**Brano del documento:**
════════════════
Da qui, possiamo notare come la pandemia stia estendendo il proprio dominio su un ampio raggio di rapporti che investono anche l’ambito visuale e percettivo dell’artistico. Costringendoci, nel momento in cui ci rapportiamo all’immagine pittorica, a confrontarci tanto con le problematiche legate al medium artistico e ai dispositivi di rappresentazione, quanto con fenomeni di ri-mediazione della rappresentazione artistica e del suo farne esperienza.

Una necessità, questa, che si fa maggiormente stringente a causa della situazione pandemica, dell’impossibilità di avere un contatto non-mediato con le opere e, pertanto, dell’utilizzo ormai diffuso del virtuale come unico termine di fruizione artistica. Va tenuto conto, inoltre, del fatto che i citati casi di viewing room o di piattaforme di e-commerce non verranno meno con la fine dell’emergenza sanitaria. Ma, al contrario, continueranno ad imprimere costanti accelerazioni in tal senso, connaturando il processo di tra(s)duzione dell’opera pittorica in digitale quale provvedimento – prima ancora che straordinario – politico.

Non è difficile comprendere come la situazione odierna sia estremamente mutata rispetto al contesto in cui agiscono le riflessioni di Paul Valéry su La conquête de l’ubiquité della musica e da cui prendono le mosse, successivamente, le intuizioni di Walter Benjamin sulla riproducibilità tecnica dell’opera d’arte; entrambi, peraltro, importantissimi contributi all’affermazione di una scienza dei linguaggi mediali. Una situazione, si diceva, ben diversa non soltanto a causa dello scarto temporale che ci divide dai due autori e per l’esponenziale transizione tecnologica che ci vede protagonisti; bensì per l’impossibilità – imposta dalla pandemia, oggi, e da politiche economiche, domani – di intrattenere sempre più un dialogo immediato con l’opera e privo di qualsiasi ri-mediazione. Infatti, a ben vedere, quanto stiamo vivendo è in assoluto il primo periodo della storia umana in cui la relazione tra opera e spettatore si sbilancia, sensibilmente, dal tangibile al digitale: dal reale al virtuale.
════════════════
**Record forniti:**
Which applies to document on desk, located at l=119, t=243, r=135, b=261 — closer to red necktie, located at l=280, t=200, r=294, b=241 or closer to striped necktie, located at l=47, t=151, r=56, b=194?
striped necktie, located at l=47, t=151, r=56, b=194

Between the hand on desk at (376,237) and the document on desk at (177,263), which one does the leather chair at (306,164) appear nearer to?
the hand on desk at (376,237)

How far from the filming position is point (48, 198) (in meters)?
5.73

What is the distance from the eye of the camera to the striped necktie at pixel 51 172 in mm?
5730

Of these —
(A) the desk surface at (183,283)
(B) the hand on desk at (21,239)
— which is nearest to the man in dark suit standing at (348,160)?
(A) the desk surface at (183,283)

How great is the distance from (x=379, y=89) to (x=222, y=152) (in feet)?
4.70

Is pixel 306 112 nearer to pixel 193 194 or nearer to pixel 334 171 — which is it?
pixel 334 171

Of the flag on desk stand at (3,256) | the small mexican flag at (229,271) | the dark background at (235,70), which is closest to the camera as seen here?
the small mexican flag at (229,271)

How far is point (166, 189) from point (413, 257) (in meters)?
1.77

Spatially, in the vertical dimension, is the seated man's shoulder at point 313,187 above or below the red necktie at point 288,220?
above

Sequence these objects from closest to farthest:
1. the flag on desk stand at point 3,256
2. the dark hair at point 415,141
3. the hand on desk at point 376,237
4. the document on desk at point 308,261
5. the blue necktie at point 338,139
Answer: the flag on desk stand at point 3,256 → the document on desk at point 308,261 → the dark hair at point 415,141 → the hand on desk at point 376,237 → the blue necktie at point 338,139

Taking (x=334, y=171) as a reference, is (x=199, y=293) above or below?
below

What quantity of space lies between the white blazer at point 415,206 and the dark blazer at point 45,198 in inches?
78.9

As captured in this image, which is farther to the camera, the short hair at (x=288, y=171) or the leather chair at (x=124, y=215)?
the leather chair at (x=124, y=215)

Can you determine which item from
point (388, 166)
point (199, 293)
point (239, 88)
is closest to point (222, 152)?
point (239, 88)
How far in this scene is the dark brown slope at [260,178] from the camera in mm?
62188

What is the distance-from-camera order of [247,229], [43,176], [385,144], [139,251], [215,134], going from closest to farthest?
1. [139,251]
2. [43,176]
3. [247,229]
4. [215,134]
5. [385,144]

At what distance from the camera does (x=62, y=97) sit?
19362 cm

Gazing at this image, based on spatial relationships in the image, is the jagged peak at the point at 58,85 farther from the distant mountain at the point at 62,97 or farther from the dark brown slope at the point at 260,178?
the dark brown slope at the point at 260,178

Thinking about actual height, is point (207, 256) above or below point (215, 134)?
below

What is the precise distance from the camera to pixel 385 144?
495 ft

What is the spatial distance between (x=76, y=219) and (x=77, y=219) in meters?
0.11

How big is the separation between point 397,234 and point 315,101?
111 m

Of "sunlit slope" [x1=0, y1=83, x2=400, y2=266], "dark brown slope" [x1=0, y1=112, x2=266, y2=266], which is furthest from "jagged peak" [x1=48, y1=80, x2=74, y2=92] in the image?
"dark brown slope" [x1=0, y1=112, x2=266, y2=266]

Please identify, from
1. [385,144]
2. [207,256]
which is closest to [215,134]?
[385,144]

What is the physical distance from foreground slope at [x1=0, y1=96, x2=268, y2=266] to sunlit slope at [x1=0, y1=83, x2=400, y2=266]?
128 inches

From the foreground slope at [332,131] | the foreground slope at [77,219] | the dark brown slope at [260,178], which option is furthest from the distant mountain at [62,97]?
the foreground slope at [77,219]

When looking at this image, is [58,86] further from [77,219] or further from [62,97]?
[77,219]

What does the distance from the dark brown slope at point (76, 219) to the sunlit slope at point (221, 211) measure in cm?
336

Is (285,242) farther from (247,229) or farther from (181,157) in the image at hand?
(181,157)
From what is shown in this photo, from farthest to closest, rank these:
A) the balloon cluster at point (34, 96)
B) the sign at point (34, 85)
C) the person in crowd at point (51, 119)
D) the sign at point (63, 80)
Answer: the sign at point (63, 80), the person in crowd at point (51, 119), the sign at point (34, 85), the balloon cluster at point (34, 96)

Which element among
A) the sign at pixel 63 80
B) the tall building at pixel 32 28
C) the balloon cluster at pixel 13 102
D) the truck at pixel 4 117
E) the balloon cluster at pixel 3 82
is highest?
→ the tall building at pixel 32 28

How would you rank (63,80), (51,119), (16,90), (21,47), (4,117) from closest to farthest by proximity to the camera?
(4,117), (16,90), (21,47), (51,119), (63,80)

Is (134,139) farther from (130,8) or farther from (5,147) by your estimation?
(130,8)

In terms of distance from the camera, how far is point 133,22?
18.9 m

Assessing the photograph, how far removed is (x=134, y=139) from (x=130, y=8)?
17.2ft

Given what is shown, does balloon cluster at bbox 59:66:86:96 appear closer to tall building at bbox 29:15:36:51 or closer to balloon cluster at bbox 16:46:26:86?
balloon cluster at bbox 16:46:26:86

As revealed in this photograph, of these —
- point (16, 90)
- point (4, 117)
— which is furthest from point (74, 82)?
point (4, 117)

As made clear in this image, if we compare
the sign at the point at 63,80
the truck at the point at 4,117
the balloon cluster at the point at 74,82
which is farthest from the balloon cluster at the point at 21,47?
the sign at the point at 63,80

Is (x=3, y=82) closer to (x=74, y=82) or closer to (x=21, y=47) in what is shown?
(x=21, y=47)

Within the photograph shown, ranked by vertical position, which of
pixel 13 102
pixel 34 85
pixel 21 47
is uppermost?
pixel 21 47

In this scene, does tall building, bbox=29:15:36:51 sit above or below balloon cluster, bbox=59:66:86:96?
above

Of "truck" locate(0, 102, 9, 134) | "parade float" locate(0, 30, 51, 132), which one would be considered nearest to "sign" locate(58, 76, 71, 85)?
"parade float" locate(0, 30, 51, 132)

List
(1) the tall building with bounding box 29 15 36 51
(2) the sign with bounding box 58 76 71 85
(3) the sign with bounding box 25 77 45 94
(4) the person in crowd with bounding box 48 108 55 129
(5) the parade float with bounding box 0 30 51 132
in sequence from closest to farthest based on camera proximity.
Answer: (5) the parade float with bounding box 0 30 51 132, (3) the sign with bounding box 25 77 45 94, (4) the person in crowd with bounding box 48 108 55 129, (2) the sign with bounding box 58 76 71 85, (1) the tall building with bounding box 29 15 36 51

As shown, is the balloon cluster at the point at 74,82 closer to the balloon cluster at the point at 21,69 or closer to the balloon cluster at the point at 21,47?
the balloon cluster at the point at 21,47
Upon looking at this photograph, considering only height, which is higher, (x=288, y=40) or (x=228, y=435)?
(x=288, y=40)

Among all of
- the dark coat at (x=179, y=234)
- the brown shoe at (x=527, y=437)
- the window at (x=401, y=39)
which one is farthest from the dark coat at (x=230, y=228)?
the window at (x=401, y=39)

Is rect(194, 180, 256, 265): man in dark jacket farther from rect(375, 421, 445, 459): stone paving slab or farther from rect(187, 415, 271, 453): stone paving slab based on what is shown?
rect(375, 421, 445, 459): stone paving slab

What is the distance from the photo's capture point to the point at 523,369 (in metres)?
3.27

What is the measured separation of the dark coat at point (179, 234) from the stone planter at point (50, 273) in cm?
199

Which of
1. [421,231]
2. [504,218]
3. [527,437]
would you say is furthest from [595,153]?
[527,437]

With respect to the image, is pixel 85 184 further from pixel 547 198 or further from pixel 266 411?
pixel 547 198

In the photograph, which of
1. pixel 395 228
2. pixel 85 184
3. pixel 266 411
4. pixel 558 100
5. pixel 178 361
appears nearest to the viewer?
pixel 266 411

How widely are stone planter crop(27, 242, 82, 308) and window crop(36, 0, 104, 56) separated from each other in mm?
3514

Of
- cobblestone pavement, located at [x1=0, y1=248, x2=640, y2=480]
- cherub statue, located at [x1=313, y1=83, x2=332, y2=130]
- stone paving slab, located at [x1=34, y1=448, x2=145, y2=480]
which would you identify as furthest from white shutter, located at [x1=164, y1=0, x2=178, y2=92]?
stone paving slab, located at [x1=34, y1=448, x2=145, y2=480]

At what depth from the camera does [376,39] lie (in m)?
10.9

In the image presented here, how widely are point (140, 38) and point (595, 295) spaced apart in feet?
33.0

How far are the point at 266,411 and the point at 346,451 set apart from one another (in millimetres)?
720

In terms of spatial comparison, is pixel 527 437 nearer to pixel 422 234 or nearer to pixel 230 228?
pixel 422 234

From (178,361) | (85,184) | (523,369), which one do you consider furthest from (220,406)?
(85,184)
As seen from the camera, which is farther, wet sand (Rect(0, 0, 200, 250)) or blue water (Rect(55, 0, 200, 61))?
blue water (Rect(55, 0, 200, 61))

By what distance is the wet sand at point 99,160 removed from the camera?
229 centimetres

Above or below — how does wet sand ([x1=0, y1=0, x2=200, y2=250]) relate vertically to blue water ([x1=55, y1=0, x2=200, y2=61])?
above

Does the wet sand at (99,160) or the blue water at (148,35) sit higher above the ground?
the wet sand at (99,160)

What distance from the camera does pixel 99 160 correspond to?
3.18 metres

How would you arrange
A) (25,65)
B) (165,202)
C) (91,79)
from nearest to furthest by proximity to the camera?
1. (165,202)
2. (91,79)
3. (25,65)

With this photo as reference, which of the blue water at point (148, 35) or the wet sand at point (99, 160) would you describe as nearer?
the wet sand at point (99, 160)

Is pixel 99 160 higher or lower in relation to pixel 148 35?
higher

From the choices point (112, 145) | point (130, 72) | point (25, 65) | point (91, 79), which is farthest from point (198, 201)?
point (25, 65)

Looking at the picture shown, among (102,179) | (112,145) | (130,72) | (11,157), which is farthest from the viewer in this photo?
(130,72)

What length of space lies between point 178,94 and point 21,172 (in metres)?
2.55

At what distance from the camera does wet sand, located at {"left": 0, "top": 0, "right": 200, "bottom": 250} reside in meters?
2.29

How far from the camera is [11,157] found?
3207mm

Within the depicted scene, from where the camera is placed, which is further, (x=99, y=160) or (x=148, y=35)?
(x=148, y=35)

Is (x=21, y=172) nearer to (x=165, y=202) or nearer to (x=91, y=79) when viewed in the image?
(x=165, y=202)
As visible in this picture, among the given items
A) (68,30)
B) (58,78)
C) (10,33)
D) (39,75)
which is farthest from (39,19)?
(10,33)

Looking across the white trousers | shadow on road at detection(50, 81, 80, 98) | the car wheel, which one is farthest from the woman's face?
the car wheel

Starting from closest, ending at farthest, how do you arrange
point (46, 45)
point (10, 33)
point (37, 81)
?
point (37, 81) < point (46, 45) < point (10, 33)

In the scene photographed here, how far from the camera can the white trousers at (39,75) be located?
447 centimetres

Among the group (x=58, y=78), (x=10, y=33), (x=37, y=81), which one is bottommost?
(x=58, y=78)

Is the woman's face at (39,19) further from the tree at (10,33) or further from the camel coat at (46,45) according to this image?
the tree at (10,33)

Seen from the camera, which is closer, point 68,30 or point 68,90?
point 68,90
════════════════
**Compiti ed esercizi:**
1. Nel brano sulla fruizione dell'arte durante la pandemia, perché la necessità di confrontarsi con la ri-mediazione della rappresentazione artistica diventa più stringente? Rispondi in una-tre frasi.
2. Riporta fedelmente il passo del brano sulla fruizione dell'arte durante la pandemia che si apre con le parole contenenti "Una necessità, questa, che" e si chiude con "straordinario – politico.".
I record non servono per svolgere il lavoro.

**Esercizio svolto:**
1. Diventa più stringente a causa della situazione pandemica, che impedisce un contatto non mediato con le opere. Per questo il virtuale si è ormai diffuso come unico termine di fruizione artistica.

2.
Una necessità, questa, che si fa maggiormente stringente a causa della situazione pandemica, dell’impossibilità di avere un contatto non-mediato con le opere e, pertanto, dell’utilizzo ormai diffuso del virtuale come unico termine di fruizione artistica. Va tenuto conto, inoltre, del fatto che i citati casi di viewing room o di piattaforme di e-commerce non verranno meno con la fine dell’emergenza sanitaria. Ma, al contrario, continueranno ad imprimere costanti accelerazioni in tal senso, connaturando il processo di tra(s)duzione dell’opera pittorica in digitale quale provvedimento – prima ancora che straordinario – politico.